Dušan Mramor, the finance minister, mounted a defence of privatisation efforts, suggesting that continuation of privatisation was crucial if Slovenia is to retain access to international financial markets.

He said he met 45 investors on the margins of the meeting of the IMF and the World Bank in October, and they wanted to know three things: whether Slovenia is politically stable, whether it will privatise state-owned companies, and whether the budget deficit will be in accordance with EU rules.

Mramor stressed that the list of companies to be privatised was confirmed in parliament in order to satisfy investors who were ready to refinance Slovenia's debt and borrow fresh capital "when the country was practically on the way of Greece".

"Slovenia must continue what it set out to do, including with regard to privatisation...All other debates could very quickly lead us to a situation where we used to be," he said in reference to Slovenia being shut out of financial markets for much of 2014.

Economist Jože Mencinger, who spearheaded the anti-privatisation petition, was adamant that the privatisation plan ought to be scrapped since the situation has changed substantially since 2013.

But Mrak, a renowned economist, noted that credibility has been one of Slovenia's biggest problems and reneging on privatisation could erode its credibility.

Moreover, he said corporate governance was poor. "I don't believe the illusion that we will henceforth manage companies better," he said, noting that Slovenia still needed international financial markets.

Nevertheless, Mrak warned against rushing new lists of companies for privatisation. Slovenia needs a much more serious development strategy which should include privatisation as just one of the instruments.

Deputy Dušan Verbič of the ruling SMC party said that Slovenia's credibility must be preserved, but that privatisation must be very transparent. Marko Pogačnik of the opposition Democrats (SDS) added that the procedure has gone too far and that halting it would be damaging to Slovenia.

Privatisation was also endorsed by Jožef Horvat of the opposition New Slovenia (NSi), and Jani Möderndorfer of the opposition Alenka Bratušek Alliance added that the anti-privatisation hysteria should be stopped. "I'm afraid that someone is scoring political points here."

While Uroš Prikl of the coalition Pensioners' Party (DeSUS) also spoke about Slovenia's credibility on the international markets, coalition Social Democrats (SD) MP and former Finance Minister Franc Križanič said that the parliament was pressured to make such a decision.

The ZL also proposed that expert public and representatives of employees and civil initiatives are involved in the drafting of the strategy of management of state assets, but this proposal was also rejected by the committee.

Finance Ministry State Secretary Metod Dragonja said that the ministry is working intensively on a draft strategy, which will first be presented to deputy groups, and then sent for public debate. A working draft has been already completed but is still labelled as confidential, he added.

Coinciding with the debate, a group of liberal associations today launched a petition in favour of privatisation, which has so far collected over 3,300 online signatures.

While the petition is ostensibly non-partisan, it has been endorsed by the opposition SDS, who have demanded the committee hold an extraordinary session to debate it.
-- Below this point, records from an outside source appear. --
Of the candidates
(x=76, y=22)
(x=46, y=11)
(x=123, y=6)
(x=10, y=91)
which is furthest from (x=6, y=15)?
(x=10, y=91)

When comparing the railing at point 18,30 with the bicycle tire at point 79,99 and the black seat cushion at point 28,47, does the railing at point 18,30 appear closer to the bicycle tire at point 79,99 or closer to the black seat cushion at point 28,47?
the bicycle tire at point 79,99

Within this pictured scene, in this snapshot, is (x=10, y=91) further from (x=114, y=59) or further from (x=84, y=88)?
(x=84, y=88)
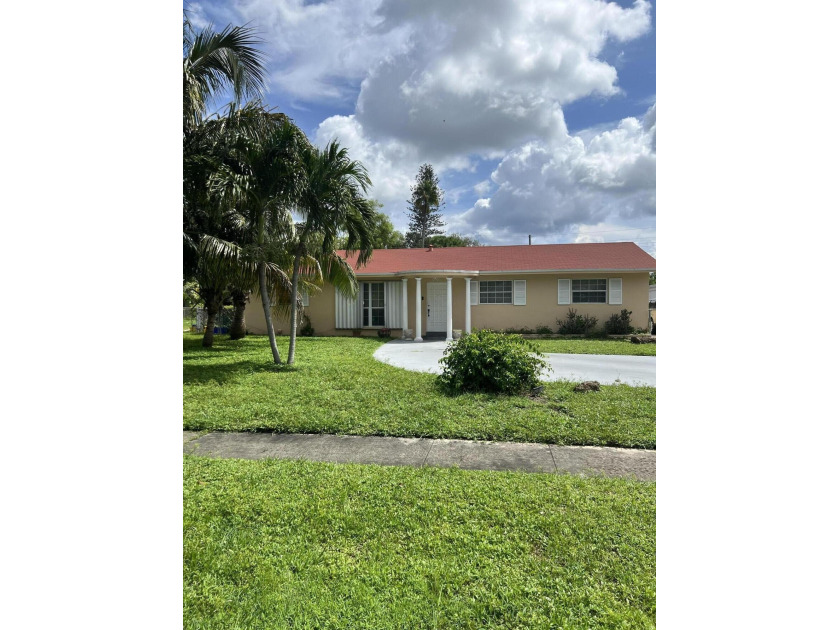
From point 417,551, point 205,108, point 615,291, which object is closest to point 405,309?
point 615,291

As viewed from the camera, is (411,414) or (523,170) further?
(411,414)

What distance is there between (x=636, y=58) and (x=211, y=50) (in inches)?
340

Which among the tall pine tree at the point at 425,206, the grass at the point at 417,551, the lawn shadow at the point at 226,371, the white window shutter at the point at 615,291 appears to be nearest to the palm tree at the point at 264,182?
the lawn shadow at the point at 226,371

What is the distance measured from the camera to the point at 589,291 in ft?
57.1

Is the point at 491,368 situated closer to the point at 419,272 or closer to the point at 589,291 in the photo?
the point at 419,272

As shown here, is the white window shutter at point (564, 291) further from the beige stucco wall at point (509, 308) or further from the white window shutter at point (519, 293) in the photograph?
the white window shutter at point (519, 293)

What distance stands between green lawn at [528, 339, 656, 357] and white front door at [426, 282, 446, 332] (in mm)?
4800

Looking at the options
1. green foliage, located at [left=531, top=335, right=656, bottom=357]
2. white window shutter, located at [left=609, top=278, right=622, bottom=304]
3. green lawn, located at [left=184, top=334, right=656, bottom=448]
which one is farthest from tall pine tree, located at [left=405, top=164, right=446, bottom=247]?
green lawn, located at [left=184, top=334, right=656, bottom=448]

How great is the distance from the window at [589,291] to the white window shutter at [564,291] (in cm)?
16

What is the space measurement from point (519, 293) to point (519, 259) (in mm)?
1637

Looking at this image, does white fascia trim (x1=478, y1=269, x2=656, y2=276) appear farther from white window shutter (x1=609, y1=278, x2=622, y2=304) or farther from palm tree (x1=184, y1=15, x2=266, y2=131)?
palm tree (x1=184, y1=15, x2=266, y2=131)
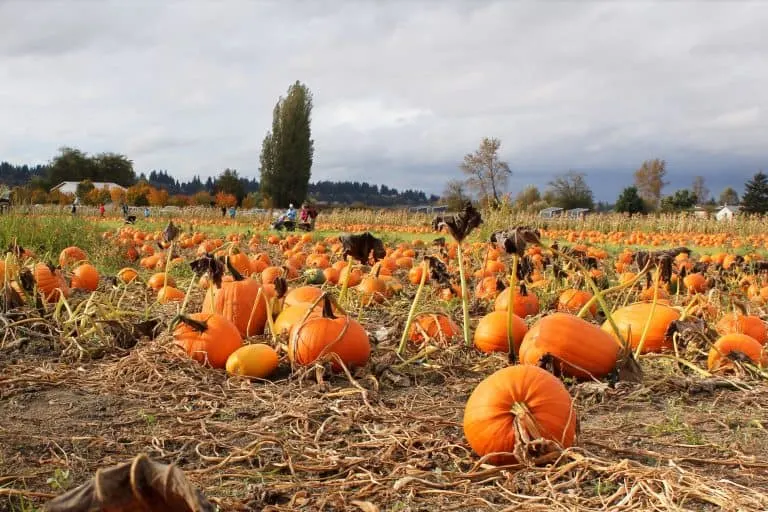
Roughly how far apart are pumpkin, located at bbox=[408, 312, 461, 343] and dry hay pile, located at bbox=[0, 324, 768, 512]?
29 cm

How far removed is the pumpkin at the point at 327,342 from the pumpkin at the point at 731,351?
1987mm

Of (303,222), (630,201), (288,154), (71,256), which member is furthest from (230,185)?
(71,256)

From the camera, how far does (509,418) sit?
98.0 inches

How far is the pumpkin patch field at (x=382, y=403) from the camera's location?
222 centimetres

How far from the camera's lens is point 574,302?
5.49m

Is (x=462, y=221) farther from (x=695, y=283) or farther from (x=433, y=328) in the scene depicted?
(x=695, y=283)

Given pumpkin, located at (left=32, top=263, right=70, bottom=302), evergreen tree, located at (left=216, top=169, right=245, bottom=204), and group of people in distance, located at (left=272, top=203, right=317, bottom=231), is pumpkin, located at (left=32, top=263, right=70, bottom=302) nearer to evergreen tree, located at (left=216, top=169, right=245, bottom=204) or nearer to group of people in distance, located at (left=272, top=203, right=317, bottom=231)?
group of people in distance, located at (left=272, top=203, right=317, bottom=231)

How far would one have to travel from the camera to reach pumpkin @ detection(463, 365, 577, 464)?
247 centimetres

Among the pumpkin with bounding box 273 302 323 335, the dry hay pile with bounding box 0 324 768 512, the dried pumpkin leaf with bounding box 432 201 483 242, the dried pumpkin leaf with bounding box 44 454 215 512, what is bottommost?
the dry hay pile with bounding box 0 324 768 512

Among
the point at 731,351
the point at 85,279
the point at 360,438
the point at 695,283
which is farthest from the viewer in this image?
the point at 695,283

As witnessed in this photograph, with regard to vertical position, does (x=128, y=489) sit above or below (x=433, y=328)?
above

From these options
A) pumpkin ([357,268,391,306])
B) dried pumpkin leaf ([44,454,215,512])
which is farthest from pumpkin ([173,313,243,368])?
dried pumpkin leaf ([44,454,215,512])

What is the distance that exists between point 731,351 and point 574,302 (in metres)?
1.76

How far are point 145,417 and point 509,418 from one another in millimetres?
1565
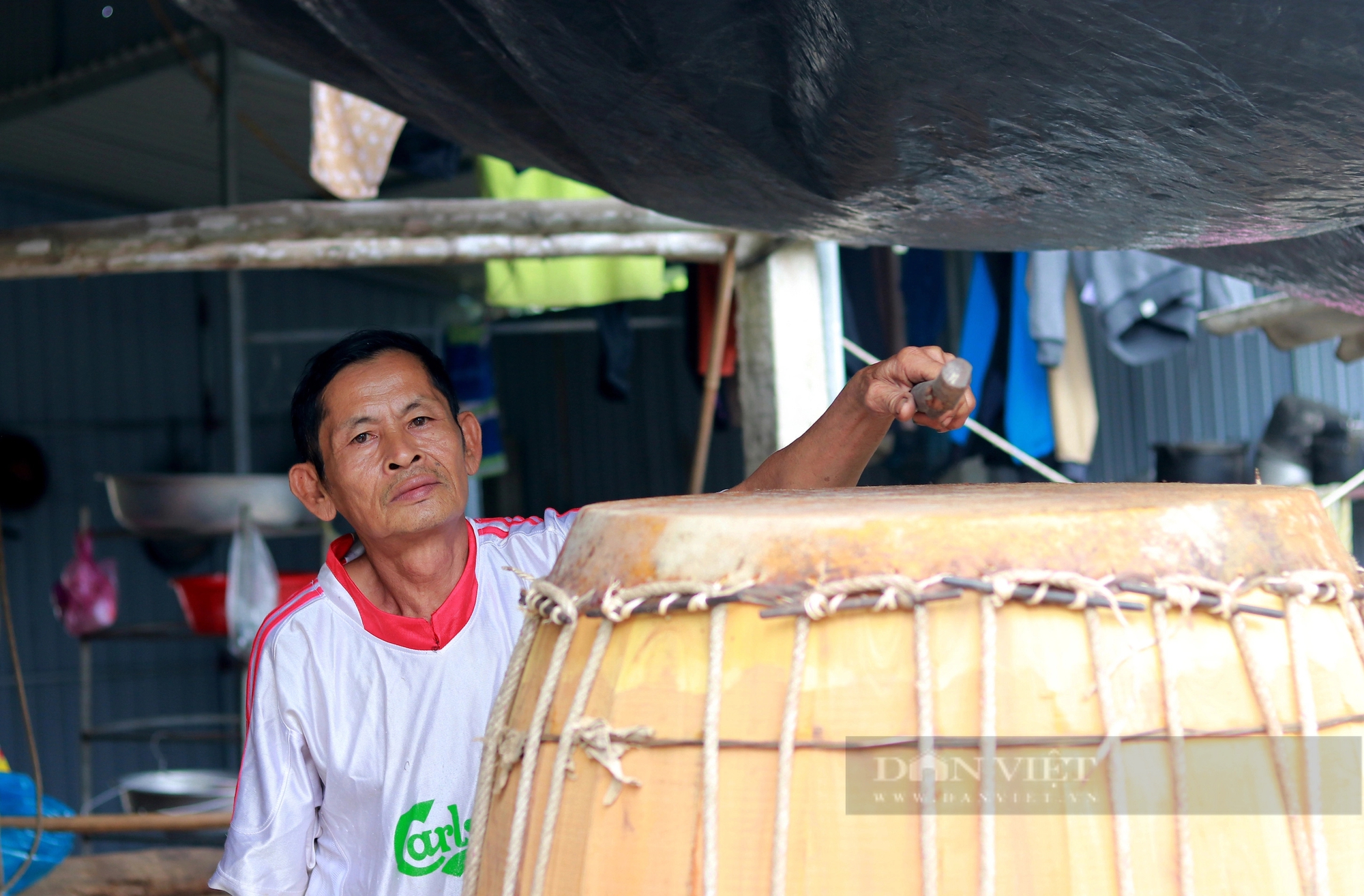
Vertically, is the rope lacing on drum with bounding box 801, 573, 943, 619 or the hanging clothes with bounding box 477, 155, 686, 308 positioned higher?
the hanging clothes with bounding box 477, 155, 686, 308

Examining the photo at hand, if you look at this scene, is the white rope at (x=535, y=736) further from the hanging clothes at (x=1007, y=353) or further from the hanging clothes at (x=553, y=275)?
the hanging clothes at (x=1007, y=353)

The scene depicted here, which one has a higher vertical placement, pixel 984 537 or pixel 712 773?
pixel 984 537

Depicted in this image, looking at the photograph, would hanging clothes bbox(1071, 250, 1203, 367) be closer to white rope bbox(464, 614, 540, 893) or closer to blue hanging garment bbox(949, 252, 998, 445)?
blue hanging garment bbox(949, 252, 998, 445)

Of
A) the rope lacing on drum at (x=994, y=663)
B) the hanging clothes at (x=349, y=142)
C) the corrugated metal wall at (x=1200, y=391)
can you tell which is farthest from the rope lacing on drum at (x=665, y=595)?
the corrugated metal wall at (x=1200, y=391)

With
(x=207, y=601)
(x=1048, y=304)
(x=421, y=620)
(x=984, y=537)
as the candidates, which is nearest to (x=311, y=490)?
(x=421, y=620)

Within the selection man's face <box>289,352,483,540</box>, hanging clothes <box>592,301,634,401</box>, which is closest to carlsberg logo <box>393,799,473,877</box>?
man's face <box>289,352,483,540</box>

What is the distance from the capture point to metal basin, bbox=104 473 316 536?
13.8 ft

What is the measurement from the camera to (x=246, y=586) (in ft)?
14.0

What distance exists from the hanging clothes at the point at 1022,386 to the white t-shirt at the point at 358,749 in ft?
9.64

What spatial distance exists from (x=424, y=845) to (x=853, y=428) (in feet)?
2.76

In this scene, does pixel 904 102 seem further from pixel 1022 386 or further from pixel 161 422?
pixel 161 422

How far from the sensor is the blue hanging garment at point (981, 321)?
13.9 feet

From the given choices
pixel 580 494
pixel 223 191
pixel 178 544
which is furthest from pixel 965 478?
pixel 580 494

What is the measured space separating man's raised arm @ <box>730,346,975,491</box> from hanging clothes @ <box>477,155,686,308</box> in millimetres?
2802
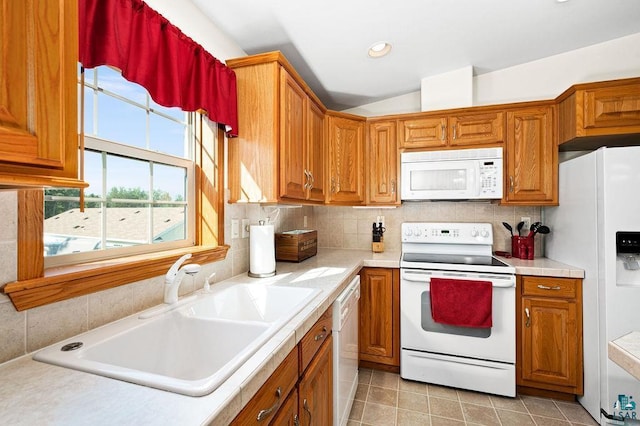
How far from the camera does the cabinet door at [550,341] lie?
1987 mm

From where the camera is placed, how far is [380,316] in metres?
2.37

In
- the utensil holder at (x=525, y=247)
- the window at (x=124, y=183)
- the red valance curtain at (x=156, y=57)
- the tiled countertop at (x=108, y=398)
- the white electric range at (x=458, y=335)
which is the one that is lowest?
the white electric range at (x=458, y=335)

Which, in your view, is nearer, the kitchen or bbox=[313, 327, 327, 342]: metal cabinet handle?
bbox=[313, 327, 327, 342]: metal cabinet handle

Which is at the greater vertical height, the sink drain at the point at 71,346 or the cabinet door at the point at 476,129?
the cabinet door at the point at 476,129

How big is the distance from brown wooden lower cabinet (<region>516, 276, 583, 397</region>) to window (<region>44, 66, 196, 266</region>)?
2289mm

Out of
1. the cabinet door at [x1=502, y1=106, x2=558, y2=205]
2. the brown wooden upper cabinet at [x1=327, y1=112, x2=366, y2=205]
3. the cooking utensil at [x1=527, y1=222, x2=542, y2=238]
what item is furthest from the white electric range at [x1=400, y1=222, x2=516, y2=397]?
the brown wooden upper cabinet at [x1=327, y1=112, x2=366, y2=205]

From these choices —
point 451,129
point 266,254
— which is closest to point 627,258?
point 451,129

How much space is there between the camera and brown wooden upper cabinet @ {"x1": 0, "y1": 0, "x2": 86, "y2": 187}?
0.48 metres

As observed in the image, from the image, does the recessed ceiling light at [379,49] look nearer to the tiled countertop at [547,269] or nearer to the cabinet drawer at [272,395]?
the tiled countertop at [547,269]

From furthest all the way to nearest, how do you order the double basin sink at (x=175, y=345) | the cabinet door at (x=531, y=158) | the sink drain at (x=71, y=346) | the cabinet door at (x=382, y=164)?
1. the cabinet door at (x=382, y=164)
2. the cabinet door at (x=531, y=158)
3. the sink drain at (x=71, y=346)
4. the double basin sink at (x=175, y=345)

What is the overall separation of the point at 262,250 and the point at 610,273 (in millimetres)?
2081

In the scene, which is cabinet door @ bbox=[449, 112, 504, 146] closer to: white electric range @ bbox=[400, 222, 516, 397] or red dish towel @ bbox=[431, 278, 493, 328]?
white electric range @ bbox=[400, 222, 516, 397]

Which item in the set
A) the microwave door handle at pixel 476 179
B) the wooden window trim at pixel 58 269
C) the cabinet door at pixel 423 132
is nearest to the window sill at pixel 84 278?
the wooden window trim at pixel 58 269

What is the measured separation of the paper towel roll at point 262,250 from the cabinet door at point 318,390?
57cm
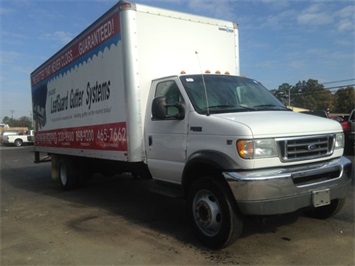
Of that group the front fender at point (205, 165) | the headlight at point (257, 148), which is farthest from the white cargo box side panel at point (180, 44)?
the headlight at point (257, 148)

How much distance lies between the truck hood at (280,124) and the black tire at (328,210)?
1095 millimetres

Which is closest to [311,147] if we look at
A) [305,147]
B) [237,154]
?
[305,147]

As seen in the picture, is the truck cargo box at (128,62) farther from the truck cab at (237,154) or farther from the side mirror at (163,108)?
the side mirror at (163,108)

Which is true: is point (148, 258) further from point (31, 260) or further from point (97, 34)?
point (97, 34)

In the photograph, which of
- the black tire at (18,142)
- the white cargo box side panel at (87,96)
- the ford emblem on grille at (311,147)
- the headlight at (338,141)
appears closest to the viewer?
the ford emblem on grille at (311,147)

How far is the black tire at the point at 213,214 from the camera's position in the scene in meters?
4.53

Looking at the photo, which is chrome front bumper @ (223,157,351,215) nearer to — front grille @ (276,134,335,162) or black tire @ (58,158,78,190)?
front grille @ (276,134,335,162)

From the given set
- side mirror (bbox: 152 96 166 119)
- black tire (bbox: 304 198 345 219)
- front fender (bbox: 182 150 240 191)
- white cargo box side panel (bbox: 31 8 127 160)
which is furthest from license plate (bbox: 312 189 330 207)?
white cargo box side panel (bbox: 31 8 127 160)

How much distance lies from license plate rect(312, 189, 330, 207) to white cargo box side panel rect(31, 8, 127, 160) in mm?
3190

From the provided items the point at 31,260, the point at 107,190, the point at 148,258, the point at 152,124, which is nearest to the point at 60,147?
the point at 107,190

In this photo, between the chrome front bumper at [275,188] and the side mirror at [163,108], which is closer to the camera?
the chrome front bumper at [275,188]

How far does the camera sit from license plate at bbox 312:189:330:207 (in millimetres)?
4500

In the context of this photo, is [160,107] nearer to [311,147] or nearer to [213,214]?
[213,214]

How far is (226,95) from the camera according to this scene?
219 inches
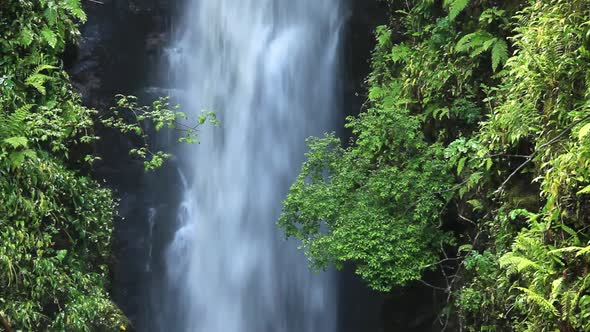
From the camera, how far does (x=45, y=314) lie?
29.2ft

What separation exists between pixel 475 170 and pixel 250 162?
8.20m

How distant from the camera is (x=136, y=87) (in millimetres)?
17688

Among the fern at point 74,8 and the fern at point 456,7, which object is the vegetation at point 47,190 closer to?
the fern at point 74,8

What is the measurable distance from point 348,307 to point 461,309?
21.4 feet

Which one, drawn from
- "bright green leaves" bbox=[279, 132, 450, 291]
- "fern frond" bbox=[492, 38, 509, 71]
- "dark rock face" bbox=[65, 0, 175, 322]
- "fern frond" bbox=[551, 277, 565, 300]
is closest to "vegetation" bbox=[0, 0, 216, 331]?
"bright green leaves" bbox=[279, 132, 450, 291]

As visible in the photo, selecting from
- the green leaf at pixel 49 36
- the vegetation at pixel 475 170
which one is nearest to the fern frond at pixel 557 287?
the vegetation at pixel 475 170

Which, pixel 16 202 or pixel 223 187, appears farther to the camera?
pixel 223 187

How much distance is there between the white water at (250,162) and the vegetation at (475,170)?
3.95 metres

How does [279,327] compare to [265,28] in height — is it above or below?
below

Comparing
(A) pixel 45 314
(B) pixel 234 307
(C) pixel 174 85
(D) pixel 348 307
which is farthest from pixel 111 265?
(C) pixel 174 85

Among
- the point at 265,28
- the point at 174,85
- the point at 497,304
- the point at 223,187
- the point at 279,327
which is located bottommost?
the point at 497,304

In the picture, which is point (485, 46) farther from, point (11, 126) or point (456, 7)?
point (11, 126)

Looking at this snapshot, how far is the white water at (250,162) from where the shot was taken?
52.7ft

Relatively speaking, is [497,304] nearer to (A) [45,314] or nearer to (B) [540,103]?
(B) [540,103]
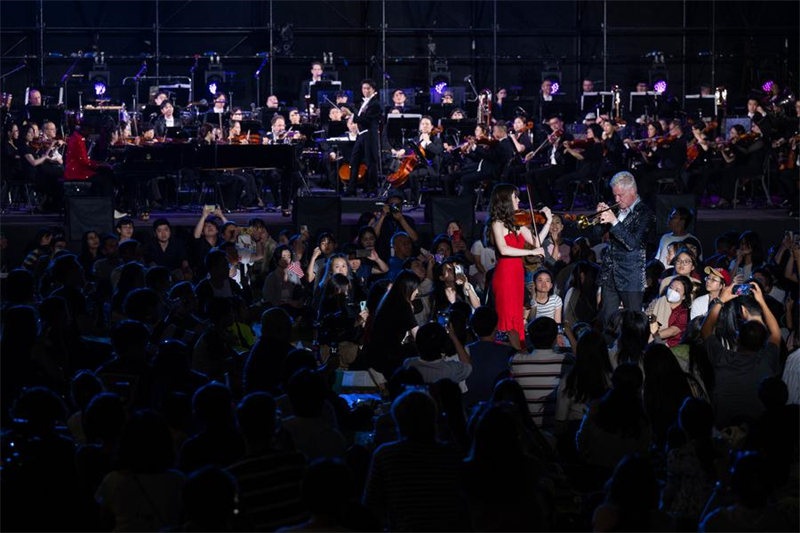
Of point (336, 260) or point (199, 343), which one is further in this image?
point (336, 260)

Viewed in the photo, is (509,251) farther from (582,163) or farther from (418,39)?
(418,39)

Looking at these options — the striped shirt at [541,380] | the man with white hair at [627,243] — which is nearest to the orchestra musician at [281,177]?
the man with white hair at [627,243]

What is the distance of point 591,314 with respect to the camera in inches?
391

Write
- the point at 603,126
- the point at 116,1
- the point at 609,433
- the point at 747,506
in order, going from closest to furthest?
the point at 747,506, the point at 609,433, the point at 603,126, the point at 116,1

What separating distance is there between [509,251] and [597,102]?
11405 millimetres

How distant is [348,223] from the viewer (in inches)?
618

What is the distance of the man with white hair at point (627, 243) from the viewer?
914 centimetres

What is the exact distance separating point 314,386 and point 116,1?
1943 cm

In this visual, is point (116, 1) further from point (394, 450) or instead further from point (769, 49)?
point (394, 450)

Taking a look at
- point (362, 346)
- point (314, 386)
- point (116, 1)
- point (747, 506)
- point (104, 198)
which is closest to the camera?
point (747, 506)

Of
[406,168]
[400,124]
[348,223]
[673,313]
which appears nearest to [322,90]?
[400,124]

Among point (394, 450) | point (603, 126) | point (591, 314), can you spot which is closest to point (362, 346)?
point (591, 314)

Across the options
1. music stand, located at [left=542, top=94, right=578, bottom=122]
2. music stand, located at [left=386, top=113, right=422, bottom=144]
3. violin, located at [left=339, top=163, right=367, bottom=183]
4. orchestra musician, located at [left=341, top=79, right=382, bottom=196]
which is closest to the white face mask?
music stand, located at [left=386, top=113, right=422, bottom=144]

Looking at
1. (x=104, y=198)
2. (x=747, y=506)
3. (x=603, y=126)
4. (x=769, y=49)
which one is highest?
(x=769, y=49)
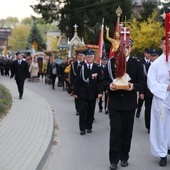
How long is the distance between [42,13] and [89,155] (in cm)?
3653

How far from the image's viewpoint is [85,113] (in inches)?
359

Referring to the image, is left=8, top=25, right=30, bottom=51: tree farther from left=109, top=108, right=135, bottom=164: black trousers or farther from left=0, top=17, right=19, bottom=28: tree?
left=109, top=108, right=135, bottom=164: black trousers

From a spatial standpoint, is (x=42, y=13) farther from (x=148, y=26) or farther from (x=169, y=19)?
(x=169, y=19)

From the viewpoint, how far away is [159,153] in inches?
253

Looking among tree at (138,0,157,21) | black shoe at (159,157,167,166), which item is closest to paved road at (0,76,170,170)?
black shoe at (159,157,167,166)

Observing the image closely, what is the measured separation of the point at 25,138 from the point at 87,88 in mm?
1952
Privatisation has been one of the main topics in the first four months of the Miro Cerar government. The prime minister was initially seen as an opponent, but he has since changed tack and has pledged numerous times that the 15 companies on the initial list would be privatised.

Nevertheless, there have been tensions in the government over the issue, as the Social Democrats (SD) started to backtrack, arguing that the plan should be reconsidered. Commentators attribute the move to the fear that the party is being outflanked on the left by the ZL.

The remaining coalition partners, the SMC and DeSUS insist that privatisation must continue and that ongoing procedures cannot be stopped.